The Committee was formed on 3 June 1943 in Algiers, the capital of French Algeria Giraud and de Gaulle served jointly as co-presidents of the committee. The charter of the body affirmed its commitment to "re-establish all French liberties, the laws of the Republic and the Republican regime." The committee saw itself as a source of unity and representation for the French nation. The Vichy regime was decried as illegitimate over its collaboration with Nazi Germany. The Committee received mixed responses from the Allies; the U.S. and Britain considered it a war-time body with restricted functions, being different from a future government of liberated France. The Committee soon expanded its membership, developed a distinctive administrative body and incorporated as the Provisional Consultative Assembly, creating an organized, representative government within itself. With Allied recognition, the Committee and its leaders, Gens. Giraud and de Gaulle enjoyed considerable popular support within France and the French resistance, thus becoming the forerunners in the process to form a provisional government for France as liberation approached. However, Charles de Gaulle politically outmaneuvered Gen. Giraud, and asserted complete control and leadership over the Committee.
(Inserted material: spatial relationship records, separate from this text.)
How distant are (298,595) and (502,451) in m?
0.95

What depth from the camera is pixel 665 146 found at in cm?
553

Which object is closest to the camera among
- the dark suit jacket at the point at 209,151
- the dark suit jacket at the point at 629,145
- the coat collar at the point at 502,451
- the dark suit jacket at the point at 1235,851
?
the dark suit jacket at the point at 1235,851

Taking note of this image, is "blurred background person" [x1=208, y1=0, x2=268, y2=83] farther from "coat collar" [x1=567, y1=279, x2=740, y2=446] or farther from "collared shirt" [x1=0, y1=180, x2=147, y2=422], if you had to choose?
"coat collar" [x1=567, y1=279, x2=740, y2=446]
==Provisional government==

With the Allied invasion of Normandy, the Committee moved its headquarters to London, and in August 1944 the Committee moved to Paris, following the liberation of France by Allied forces. In September, Allied forces recognized the Committee as the legitimate, provisional government of France, whereupon the Committee reorganized itself under the presidency of Charles de Gaulle, incorporating representatives of various French political parties such as the Socialists and French Communists. The Committee also began the process of writing a new constitution to found the French Fourth Republic. However, Charles de Gaulle resigned in 1946 over the provisional legislature's refusal to grant more powers to the President and owing to the in-fighting between various political factions and the Communists.